## Task objective:
Copy out all of the material below, putting "icy pond" wherever "frozen lake" appears and keeping everything else the same. Leave the pictures out.

## Working data:
▼

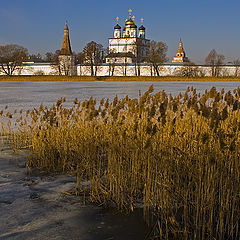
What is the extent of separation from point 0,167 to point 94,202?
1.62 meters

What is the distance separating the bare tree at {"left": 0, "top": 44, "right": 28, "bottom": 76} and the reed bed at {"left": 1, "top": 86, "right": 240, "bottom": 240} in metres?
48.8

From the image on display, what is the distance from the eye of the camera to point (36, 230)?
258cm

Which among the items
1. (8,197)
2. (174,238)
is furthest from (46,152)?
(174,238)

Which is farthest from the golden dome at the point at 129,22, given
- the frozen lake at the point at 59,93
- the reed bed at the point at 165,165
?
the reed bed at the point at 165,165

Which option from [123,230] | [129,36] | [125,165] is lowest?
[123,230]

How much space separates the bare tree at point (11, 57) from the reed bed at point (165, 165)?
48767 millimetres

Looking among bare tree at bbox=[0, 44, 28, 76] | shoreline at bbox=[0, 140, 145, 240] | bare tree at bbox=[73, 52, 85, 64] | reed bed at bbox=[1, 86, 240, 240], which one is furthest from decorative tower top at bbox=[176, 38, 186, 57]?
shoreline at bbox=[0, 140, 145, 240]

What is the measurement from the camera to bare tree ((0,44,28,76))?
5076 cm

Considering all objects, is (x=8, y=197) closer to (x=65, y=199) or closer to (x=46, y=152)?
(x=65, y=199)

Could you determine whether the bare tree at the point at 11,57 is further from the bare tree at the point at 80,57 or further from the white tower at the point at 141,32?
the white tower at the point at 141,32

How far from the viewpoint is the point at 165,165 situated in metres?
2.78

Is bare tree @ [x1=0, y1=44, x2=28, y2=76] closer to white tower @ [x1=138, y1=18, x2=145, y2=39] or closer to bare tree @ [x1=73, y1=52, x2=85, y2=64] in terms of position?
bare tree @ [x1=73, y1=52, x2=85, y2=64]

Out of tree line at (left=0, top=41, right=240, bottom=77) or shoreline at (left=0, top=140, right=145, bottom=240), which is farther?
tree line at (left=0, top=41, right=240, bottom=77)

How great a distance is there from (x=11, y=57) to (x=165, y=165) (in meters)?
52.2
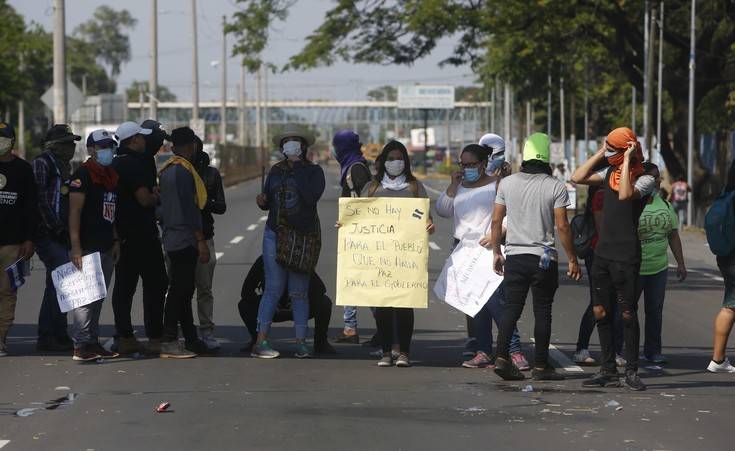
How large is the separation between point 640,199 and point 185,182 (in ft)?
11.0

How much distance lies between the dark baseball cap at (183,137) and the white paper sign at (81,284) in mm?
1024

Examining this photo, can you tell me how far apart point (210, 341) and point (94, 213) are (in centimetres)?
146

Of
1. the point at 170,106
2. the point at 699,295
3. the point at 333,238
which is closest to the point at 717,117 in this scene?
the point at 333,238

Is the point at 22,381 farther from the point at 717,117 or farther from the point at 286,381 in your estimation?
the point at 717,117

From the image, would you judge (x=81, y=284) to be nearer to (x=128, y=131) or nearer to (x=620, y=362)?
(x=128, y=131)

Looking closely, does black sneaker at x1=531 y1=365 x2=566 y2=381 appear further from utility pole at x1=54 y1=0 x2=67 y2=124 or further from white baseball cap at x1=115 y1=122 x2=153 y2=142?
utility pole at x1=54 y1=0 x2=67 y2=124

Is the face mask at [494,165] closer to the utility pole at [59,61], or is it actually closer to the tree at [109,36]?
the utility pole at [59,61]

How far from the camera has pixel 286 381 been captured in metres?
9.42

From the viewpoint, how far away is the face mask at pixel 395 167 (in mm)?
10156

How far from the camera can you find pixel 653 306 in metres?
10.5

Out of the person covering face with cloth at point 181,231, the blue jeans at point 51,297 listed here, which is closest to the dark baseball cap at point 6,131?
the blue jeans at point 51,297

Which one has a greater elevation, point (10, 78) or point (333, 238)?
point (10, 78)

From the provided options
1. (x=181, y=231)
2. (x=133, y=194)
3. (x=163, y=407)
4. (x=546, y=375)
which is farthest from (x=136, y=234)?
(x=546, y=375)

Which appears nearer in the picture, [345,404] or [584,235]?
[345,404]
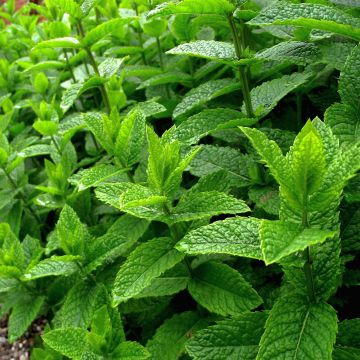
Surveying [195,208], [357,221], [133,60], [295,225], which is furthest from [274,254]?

▲

## Exercise output:
What is the extent of separation from point 0,167 to point 94,202?
1.62 meters

What is the distance separating the bare tree at {"left": 0, "top": 44, "right": 28, "bottom": 76} and the reed bed at {"left": 1, "top": 86, "right": 240, "bottom": 240} in metres?
48.8

From the image on display, what is the distance from the eye of the camera to point (36, 230)?
258cm

Which among the items
1. (8,197)
2. (174,238)
is furthest from (46,152)?
(174,238)

Which is farthest from the golden dome at the point at 129,22, given
- the icy pond at the point at 59,93
- the reed bed at the point at 165,165
?
the reed bed at the point at 165,165

Which option from [123,230] | [129,36] | [125,165] is lowest?
[123,230]

How much space separates the bare tree at point (11, 57) from the reed bed at point (165, 165)?
48767 millimetres

Looking among bare tree at bbox=[0, 44, 28, 76] | shoreline at bbox=[0, 140, 145, 240] | bare tree at bbox=[73, 52, 85, 64] | reed bed at bbox=[1, 86, 240, 240], which one is furthest from decorative tower top at bbox=[176, 38, 186, 57]?
shoreline at bbox=[0, 140, 145, 240]

What is the measurement from the camera to bare tree ((0,44,28,76))?
5076 cm

Considering all objects, is (x=8, y=197) closer to (x=65, y=199) or closer to (x=46, y=152)?
(x=65, y=199)

Could you determine whether the bare tree at the point at 11,57 is further from the bare tree at the point at 80,57 or further from the white tower at the point at 141,32?
the white tower at the point at 141,32

How far from the viewpoint is the point at 165,165 situated in metres?
2.78

Is bare tree @ [x1=0, y1=44, x2=28, y2=76] closer to white tower @ [x1=138, y1=18, x2=145, y2=39] or closer to bare tree @ [x1=73, y1=52, x2=85, y2=64] in terms of position?
bare tree @ [x1=73, y1=52, x2=85, y2=64]

Out of tree line at (left=0, top=41, right=240, bottom=77) or shoreline at (left=0, top=140, right=145, bottom=240), which is farther?
tree line at (left=0, top=41, right=240, bottom=77)

How great a distance is there from (x=11, y=57) to (x=165, y=165) (in meters)?
52.2
How large is the separation between point 640,199 and point 185,182 (in ft)?
11.0

How much distance lies between the dark baseball cap at (183,137) and the white paper sign at (81,284) in mm?
1024

Examining this photo, can you tell me how far apart point (210, 341) and point (94, 213) are (in centimetres)?
146

Of
1. the point at 170,106
2. the point at 699,295
3. the point at 333,238
which is closest to the point at 717,117 in this scene?
the point at 333,238

Is the point at 22,381 farther from the point at 717,117 or farther from the point at 286,381 in your estimation?
the point at 717,117

From the image, would you judge (x=81, y=284) to be nearer to (x=128, y=131) or nearer to (x=620, y=362)?
(x=128, y=131)

Looking closely, does black sneaker at x1=531 y1=365 x2=566 y2=381 appear further from utility pole at x1=54 y1=0 x2=67 y2=124 or further from white baseball cap at x1=115 y1=122 x2=153 y2=142?
utility pole at x1=54 y1=0 x2=67 y2=124

Is the face mask at [494,165] closer to the utility pole at [59,61], or is it actually closer to the tree at [109,36]?
the utility pole at [59,61]

How far from the camera has pixel 286 381 been captured in metres?
9.42

From the viewpoint, how far away is the face mask at pixel 395 167 (in mm)?
10156

How far from the camera can you find pixel 653 306 in metres?
10.5

Out of the person covering face with cloth at point 181,231, the blue jeans at point 51,297 listed here, which is closest to the dark baseball cap at point 6,131?
the blue jeans at point 51,297

Which one has a greater elevation, point (10, 78) or point (333, 238)?
point (10, 78)

From the provided options
1. (x=181, y=231)
2. (x=133, y=194)
3. (x=163, y=407)
4. (x=546, y=375)
which is farthest from (x=136, y=234)?
(x=546, y=375)

Which appears nearer in the picture, [345,404] or [584,235]?
[345,404]
Surveying [195,208], [357,221], [133,60], [295,225], which is furthest from [274,254]?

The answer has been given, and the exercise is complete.